Unfortunately, and because customer retention does not appear on the financials, most business leaders operate under the same three flawed assumptions:
That’s a problem. At least as long ago as 1990, when Harvard Business Review published its now classic article, “Zero Defects Comes to Service,” it’s been well established that when customer retention rates increase by 5%, profits will increase by 25% to 95% within just two-three years. There is no other revenue growth strategy that is this simple, clear, heavily researched, and ALWAYS works!
And yes, it is possible to have a 95% customer retention rate. Some companies are even higher (USAA has a 97% retention rate). But as soon as that number drops below that baseline, companies automatically incur over 12 unnecessary additional costs.
Here are three that are most often overlooked…
1. THE MOST TALENTED EMPLOYEES LEAVE FIRST
Customer and employee retention rates are interconnected. When a customer leaves and ends the relationship with an employee, it decreases that employee’s satisfaction and engagement. The more customers that leave, the more these “negative endings” affect employee retention.

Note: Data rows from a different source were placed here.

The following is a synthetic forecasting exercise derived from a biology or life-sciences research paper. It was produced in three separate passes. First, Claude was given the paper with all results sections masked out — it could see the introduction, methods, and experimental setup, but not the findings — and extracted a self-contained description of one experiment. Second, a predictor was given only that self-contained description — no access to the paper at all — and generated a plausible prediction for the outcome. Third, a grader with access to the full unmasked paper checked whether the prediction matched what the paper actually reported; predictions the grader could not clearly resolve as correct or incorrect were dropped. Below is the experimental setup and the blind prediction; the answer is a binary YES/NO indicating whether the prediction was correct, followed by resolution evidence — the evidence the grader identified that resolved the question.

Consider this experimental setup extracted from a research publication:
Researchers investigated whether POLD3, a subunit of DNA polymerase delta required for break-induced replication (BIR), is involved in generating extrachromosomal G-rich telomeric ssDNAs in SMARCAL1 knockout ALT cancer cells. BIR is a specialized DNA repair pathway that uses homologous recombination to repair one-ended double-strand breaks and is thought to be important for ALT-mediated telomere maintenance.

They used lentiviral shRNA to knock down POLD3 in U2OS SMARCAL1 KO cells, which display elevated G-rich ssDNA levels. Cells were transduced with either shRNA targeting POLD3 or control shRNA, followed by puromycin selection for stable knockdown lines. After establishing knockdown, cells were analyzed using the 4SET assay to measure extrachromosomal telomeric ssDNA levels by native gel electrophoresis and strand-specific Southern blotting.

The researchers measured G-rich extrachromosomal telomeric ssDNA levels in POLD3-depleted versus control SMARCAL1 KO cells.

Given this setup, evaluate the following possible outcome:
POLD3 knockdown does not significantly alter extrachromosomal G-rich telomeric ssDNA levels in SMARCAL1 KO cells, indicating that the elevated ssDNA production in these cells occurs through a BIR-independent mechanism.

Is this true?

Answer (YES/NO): NO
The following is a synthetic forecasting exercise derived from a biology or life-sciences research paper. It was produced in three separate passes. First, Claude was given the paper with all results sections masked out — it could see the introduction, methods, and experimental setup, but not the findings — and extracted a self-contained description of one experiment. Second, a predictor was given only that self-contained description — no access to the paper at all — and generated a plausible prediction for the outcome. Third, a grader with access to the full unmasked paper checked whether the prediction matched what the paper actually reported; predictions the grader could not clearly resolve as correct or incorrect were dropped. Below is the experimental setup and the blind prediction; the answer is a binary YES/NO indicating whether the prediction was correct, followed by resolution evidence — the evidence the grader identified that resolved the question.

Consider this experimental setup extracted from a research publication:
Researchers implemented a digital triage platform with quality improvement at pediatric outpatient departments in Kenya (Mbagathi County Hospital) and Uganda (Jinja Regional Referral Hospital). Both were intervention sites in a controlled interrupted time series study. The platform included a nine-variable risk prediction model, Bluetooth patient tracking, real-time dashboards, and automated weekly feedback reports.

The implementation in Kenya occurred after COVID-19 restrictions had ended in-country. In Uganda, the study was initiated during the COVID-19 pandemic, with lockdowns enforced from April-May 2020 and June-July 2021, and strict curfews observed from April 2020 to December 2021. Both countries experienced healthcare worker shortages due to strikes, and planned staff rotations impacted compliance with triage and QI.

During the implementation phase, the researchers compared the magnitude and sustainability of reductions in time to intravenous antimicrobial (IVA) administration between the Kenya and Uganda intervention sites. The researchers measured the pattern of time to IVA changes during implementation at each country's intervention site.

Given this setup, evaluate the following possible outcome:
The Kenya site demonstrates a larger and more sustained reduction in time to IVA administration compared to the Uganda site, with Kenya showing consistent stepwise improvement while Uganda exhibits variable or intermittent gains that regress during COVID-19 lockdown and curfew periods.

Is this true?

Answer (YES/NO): NO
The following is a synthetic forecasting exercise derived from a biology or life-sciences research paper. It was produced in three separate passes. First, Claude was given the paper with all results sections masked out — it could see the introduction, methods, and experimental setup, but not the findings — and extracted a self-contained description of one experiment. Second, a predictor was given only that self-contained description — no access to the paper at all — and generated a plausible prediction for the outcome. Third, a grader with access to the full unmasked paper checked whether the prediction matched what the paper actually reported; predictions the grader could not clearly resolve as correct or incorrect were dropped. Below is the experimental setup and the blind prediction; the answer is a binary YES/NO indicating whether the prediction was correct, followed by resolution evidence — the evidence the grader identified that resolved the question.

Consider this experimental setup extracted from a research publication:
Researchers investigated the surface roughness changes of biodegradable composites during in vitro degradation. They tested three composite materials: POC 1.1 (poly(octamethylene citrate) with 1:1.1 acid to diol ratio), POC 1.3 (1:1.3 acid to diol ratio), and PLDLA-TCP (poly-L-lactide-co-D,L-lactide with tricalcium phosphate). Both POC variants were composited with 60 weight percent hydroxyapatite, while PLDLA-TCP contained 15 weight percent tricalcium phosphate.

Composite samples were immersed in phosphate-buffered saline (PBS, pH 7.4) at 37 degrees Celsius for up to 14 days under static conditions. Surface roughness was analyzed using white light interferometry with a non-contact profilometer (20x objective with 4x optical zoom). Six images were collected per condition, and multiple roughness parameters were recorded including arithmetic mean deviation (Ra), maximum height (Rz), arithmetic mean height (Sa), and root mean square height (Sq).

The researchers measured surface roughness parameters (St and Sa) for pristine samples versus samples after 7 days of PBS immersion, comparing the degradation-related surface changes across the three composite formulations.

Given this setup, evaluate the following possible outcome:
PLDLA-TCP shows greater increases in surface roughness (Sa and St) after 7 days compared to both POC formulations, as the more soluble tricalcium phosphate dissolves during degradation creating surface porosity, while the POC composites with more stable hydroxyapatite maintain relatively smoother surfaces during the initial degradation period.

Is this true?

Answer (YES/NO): YES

And it’s the most talented and confident employees who walk first. They know they have other options, including finding a job with a company that values its customers and employees. Those employees who stay with you under these circumstances are your least talented and least productive.
For example, one of my clients had an overall 87% customer retention rate. Better than the average in their industry, but after working together for nine months, we were able to increase that to 94% for its top customers, and from 86% to 91% for the rest of the customers. By retaining its most talented employees, the company increased its top customers’ retention rates to 94%. These same top customers ended up spending 365% more and gave 2.3 times as many referrals as they did during the previous year, generating 13 times their investment.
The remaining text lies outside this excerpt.